While a drug allergy labels in the allergy section is consistent with a previous adverse drug reaction to the drug, more detailed questioning often reveals that a true allergy is less certain. [15,31] For instance the vast majority of patients who are labeled as having a penicillin allergy were typically labeled much earlier in childhood. [32–34] Studies in allergy practice show that >95% of these individuals that undergo validated skin testing and challenge will tolerate penicillin, in part due to waning of this allergic response over time. [31] Therefore, our analysis did not consider the possibility of patients having lost their allergic tendency and being delabeled for a drug allergy, and our results should be explained as ‘ever or never’ reported an adverse reaction to a drug. Indeed, it is more challenging to capture specific details in the EHR when identifying individuals who ever had a penicillin allergy label, rather than those who currently have a penicillin allergy.

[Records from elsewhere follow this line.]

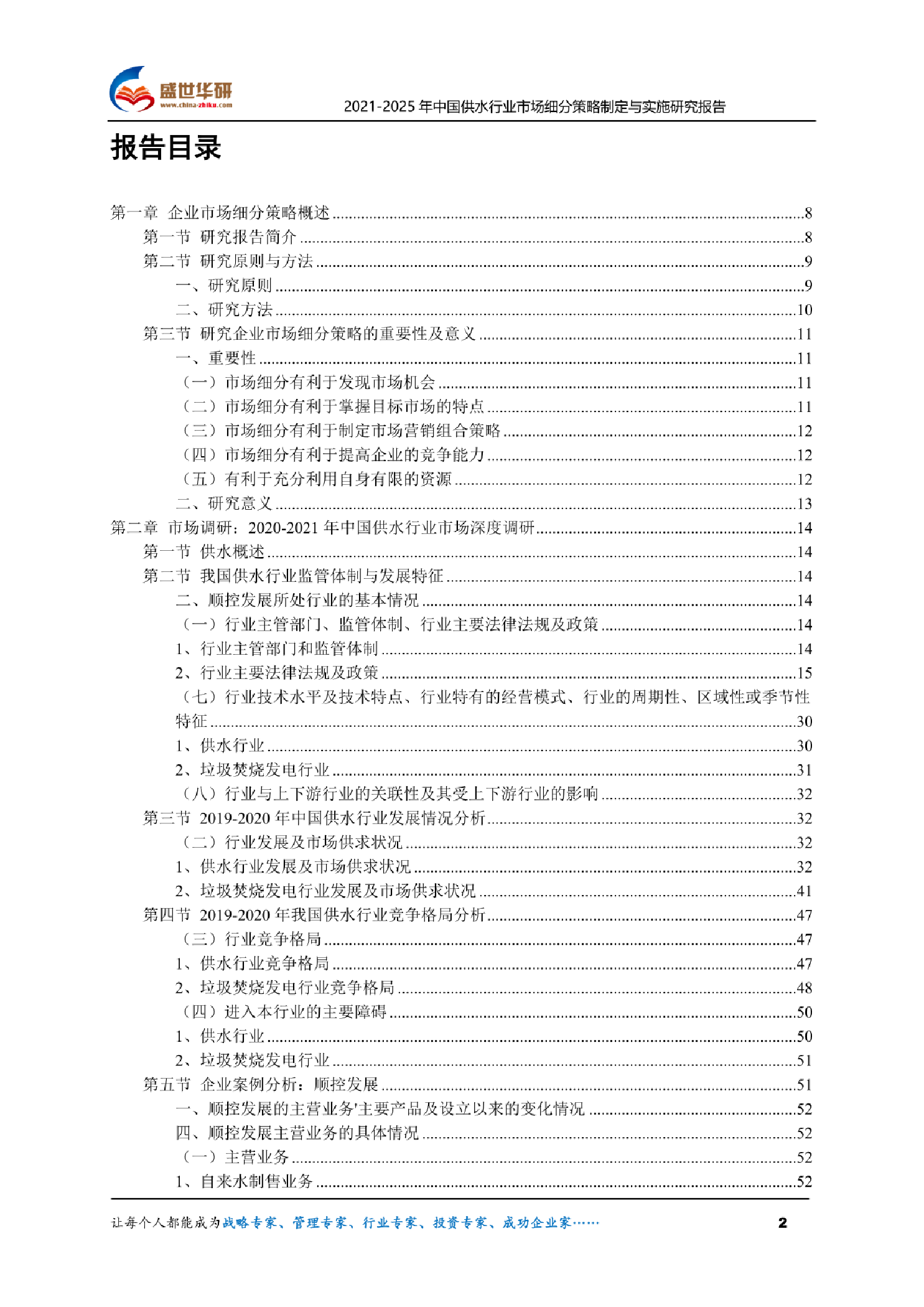 盛世华研
www.china-zhiku.com
2021-2025 年中国供水行业市场细分策略制定与实施研究报告

报告目录

第一章 企业市场细分策略概述 ........8
第一节 研究报告简介 ........8
第二节 研究原则与方法 ........9
一、研究原则 ........9
二、研究方法 ........10
第三节 研究企业市场细分策略的重要性及意义 ........11
一、重要性 ........11
（一）市场细分有利于发现市场机会 ........11
（二）市场细分有利于掌握目标市场的特点 ........11
（三）市场细分有利于制定市场营销组合策略 ........12
（四）市场细分有利于提高企业的竞争能力 ........12
（五）有利于充分利用自身有限的资源 ........12
二、研究意义 ........13
第二章 市场调研：2020-2021 年中国供水行业市场深度调研 ........14
第一节 供水概述 ........14
第二节 我国供水行业监管体制与发展特征 ........14
二、顺控发展所处行业的基本情况 ........14
（一）行业主管部门、监管体制、行业主要法律法规及政策 ........14
1、行业主管部门和监管体制 ........14
2、行业主要法律法规及政策 ........15
（七）行业技术水平及技术特点、行业特有的经营模式、行业的周期性、区域性或季节性特征 ........30
1、供水行业 ........30
2、垃圾焚烧发电行业 ........31
（八）行业与上下游行业的关联性及其受上下游行业的影响 ........32
第三节 2019-2020 年中国供水行业发展情况分析 ........32
（二）行业发展及市场供求状况 ........32
1、供水行业发展及市场供求状况 ........32
2、垃圾焚烧发电行业发展及市场供求状况 ........41
第四节 2019-2020 年我国供水行业竞争格局分析 ........47
（三）行业竞争格局 ........47
1、供水行业竞争格局 ........47
2、垃圾焚烧发电行业竞争格局 ........48
（四）进入本行业的主要障碍 ........50
1、供水行业 ........50
2、垃圾焚烧发电行业 ........51
第五节 企业案例分析：顺控发展 ........51
一、顺控发展的主营业务'主要产品及设立以来的变化情况 ........52
四、顺控发展主营业务的具体情况 ........52
（一）主营业务 ........52
1、自来水制售业务 ........52

让每个人都能成为战略专家、管理专家、行业专家、投资专家、成功企业家……
2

We also observed that clinicians often do not enter information in the allergy section in a standardized manner, especially in older EHRs. Drug allergies and drug intolerances are frequently documented together in the allergy section without clear distinguishers. In addition, allergy section entries often omit details such as severity, type of reaction (e.g., anaphylaxis vs. rash), specific dose, and time of administration, limiting nuanced analyses. Although the CYP2D6-metabolized opioid related nausea/vomiting findings demonstrate that our framework can extract more detailed ADR phenotypes, the frequency of missing reaction information hinders a high-throughput analyses of specific adverse effects. Thus, the high-throughput nature of our framework means that our genetic analyses were likely driven by the milder, more frequent reactions (e.g., rash from penicillin) rather than rarer phenotypes like Stevens-Johnson syndrome. Nonetheless, genetic variants identified with our framework need further follow-up to better understand the potential risks of a medication for a patient. For instance, labeling a patient to be broadly ‘at risk’ for an ADR may cause the patient to be given suboptimal therapy even if the reaction may be a common, expected side effect.

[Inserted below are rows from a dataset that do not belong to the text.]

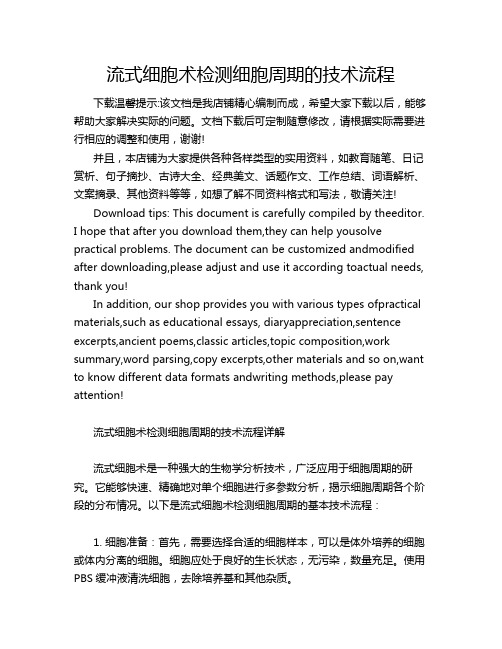 流式细胞术检测细胞周期的技术流程

下载温馨提示:该文档是我店铺精心编制而成，希望大家下载以后，能够帮助大家解决实际的问题。文档下载后可定制随意修改，请根据实际需要进行相应的调整和使用，谢谢!

并且，本店铺为大家提供各种各样类型的实用资料，如教育随笔、日记赏析、句子摘抄、古诗大全、经典美文、话题作文、工作总结、词语解析、文案摘录、其他资料等等，如想了解不同资料格式和写法，敬请关注!

Download tips: This document is carefully compiled by theeditor. I hope that after you download them,they can help yousolve practical problems. The document can be customized andmodified after downloading,please adjust and use it according toactual needs, thank you!

In addition, our shop provides you with various types ofpractical materials,such as educational essays, diaryappreciation,sentence excerpts,ancient poems,classic articles,topic composition,work summary,word parsing,copy excerpts,other materials and so on,want to know different data formats andwriting methods,please pay attention!

流式细胞术检测细胞周期的技术流程详解

流式细胞术是一种强大的生物学分析技术，广泛应用于细胞周期的研究。它能够快速、精确地对单个细胞进行多参数分析，揭示细胞周期各个阶段的分布情况。以下是流式细胞术检测细胞周期的基本技术流程：

1. 细胞准备：首先，需要选择合适的细胞样本，可以是体外培养的细胞或体内分离的细胞。细胞应处于良好的生长状态，无污染，数量充足。使用PBS 缓冲液清洗细胞，去除培养基和其他杂质。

These observation highlights the need to emphasize efforts to capture more accurate and relevant drug response information. Our framework will yield better outcomes as newer EHR systems introduce more explicit semantic meaning (e.g., allergy vs. intolerance), structured inputs and questionnaires (e.g., drop-down menus or checkboxes), [15] and increased quantity of quality data to the allergy section. Although these improvements require time and planning, it is encouraging that our current study in the context of these limitations can successfully identify several known genetic associations for ADRs.
In summary, our results demonstrate the utility and efficacy of a high-throughput framework to identifying ADRs and eligible individuals from EHRs for large-scale studies. Our approach is scalable and portable and can help accelerate the pace of impactful pharmacogenomic research for advancing precision medicine.